This is a guest post by Darin McBride who is a Software Developer in the IBM Canada Lab and the author of several Perl modules on CPAN. A father of three, he is currently trying to figure out how to use more 'sleep';. -- Gabor

After Gabor answered a user's question on how to calculate bank balances in CSV, I suggested that this was just screaming for DBD::CSV. Gabor invited me to put my fingers where my mouth was, so to speak, and explain in greater detail.

Why DBD::CSV?

Nearly every time someone has a question on CSV in Perl, the first thing in my mind is always the same thing: DBD::CSV. The reason for this is two-fold. First, when accessing CSV files through DBD::CSV, you're learning and/or using two skills that are portable to far more projects than naïve splits or even using Text::CSV_XS: DBI and SQL. This means that your skill set will grow in ways that are more useful to your career, but, more immediately, you will also have a larger set of people to whom you can ask for help. For example, nearly any Database Administrator (DBA) should be able to help you with SQL questions, but may not be able to help with perl questions.

The second reason for using DBD::CSV is that it gets you thinking about your data differently. Often, in my experience, simply treating the CSV as if it were a table in a relational database can be enough of a lightbulb moment to realize simpler solutions, even if the computer will spend far more time executing them.

And a bonus reason is that once you realize your data is, well, data, the natural transition to another database system (SQLite, DB2, Oracle, whatever is handy) becomes natural. And since you've already written your code with DBD::CSV, transitioning to DBD::DB2 or DBD::SQLite (the two I use the most, YMMV) becomes simpler.

The Approach

So, to start, we will begin with the original CSV:

TranID,Date,AcNo,Type,Amount,ChequeNo,DDNo,Bank,Branch
13520,01-01-2011,5131342,Dr,5000,,,,
13524,01-01-2011,5131342,Dr,1000,,416123,SB,Ashoknagar
13538,08-01-2011,5131342,Cr,1620,19101,,,
13548,17-01-2011,5131342,Cr,3500,19102,,,
13519,01-01-2011,5522341,Dr,2000,14514,,SBM,Hampankatte
13523,01-01-2011,5522341,Cr,500,19121,,,
13529,02-01-2011,5522341,Dr,5000,13211,,SB,Ashoknagar
13539,09-01-2011,5522341,Cr,500,19122,,,
13541,10-01-2011,5522341,Cr,2000,19123,,,

Nothing different here.
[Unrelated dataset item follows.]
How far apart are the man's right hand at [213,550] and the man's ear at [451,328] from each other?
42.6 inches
I don't know what all of these fields are but the question was simple: How to Calculate and display total balance in each account using hash in perl. Without using parse function? Ok, not quite simple, so I'm going to also make a few adjustments. I feel Gabor answered this fairly precisely, as well as going on and answering a few related questions. So I'll go in another direction here: How to Calculate and display total balance in each account using hash in perl. Without using parse function?
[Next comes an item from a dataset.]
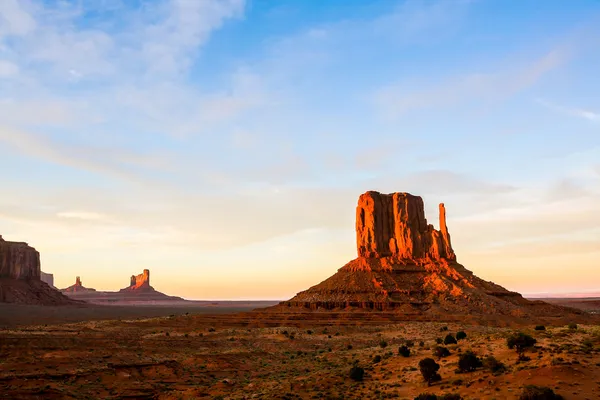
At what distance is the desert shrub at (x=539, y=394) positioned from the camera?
73.9 ft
So, it looks to me like we need to add up all the debits (Dr) and credits (Cr), grouped by the account number (AcNo). This sounds almost exactly like SQL, so maybe an SQL solution would be apropos?

DBI setup

First, we need to do some set up. This setup is definitely longer than any solution using Text::CSV_XS, but since I mostly cut and paste it now from project to project, it's not too bad. And it's the same setup (mostly) as with other drivers.
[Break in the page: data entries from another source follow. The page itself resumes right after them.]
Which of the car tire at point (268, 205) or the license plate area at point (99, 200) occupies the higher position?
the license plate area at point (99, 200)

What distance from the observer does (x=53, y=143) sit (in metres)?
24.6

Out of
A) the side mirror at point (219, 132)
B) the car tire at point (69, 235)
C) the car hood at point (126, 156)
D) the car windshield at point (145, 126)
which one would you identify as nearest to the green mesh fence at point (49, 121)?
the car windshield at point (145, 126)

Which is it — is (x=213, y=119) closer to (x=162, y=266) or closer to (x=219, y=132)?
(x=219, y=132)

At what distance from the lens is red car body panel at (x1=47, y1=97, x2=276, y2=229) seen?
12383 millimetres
As always, the safety net:

use strict;
use warnings;

(Which saved me a fair bit of pain while developing this code.) And then the magic:

use DBI;

Note that we don't load the CSV driver, but only DBI. Shortly, DBI will load DBD::CSV for us. This is convenient in that there will only be one place where we're specifying what back-end database we're using, meaning less to change should we desire to upgrade to a full-fledged database later. Unlikely here, but, again, we're not simply trying to get this total, we're learning DBI and SQL here.

use File::Basename qw(dirname);
use File::Spec;

my $dbh = DBI->connect('dbi:CSV:', undef, undef,
             {
                 f_dir => File::Spec->rel2abs(dirname($0)),
                 f_ext => '.csv',
                 csv_eol => "\n",
                 RaiseError => 1,
             });

Here we load a couple of modules that make our job a little easier and then tell DBI that we're going to use a CSV back-end. Since CSV files don't need users or passwords to connect, we leave them as undef, but then we pass in a few extra flags. Some of these flags go to the CSV driver, but RaiseError is a generic DBI setting which auto-dies when something goes wrong. This is great for development, so I don't miss anything. In production, it may be less desirable, but I also run with use warnings FATAL => 'all'; in production, so I'm obviously okay with that.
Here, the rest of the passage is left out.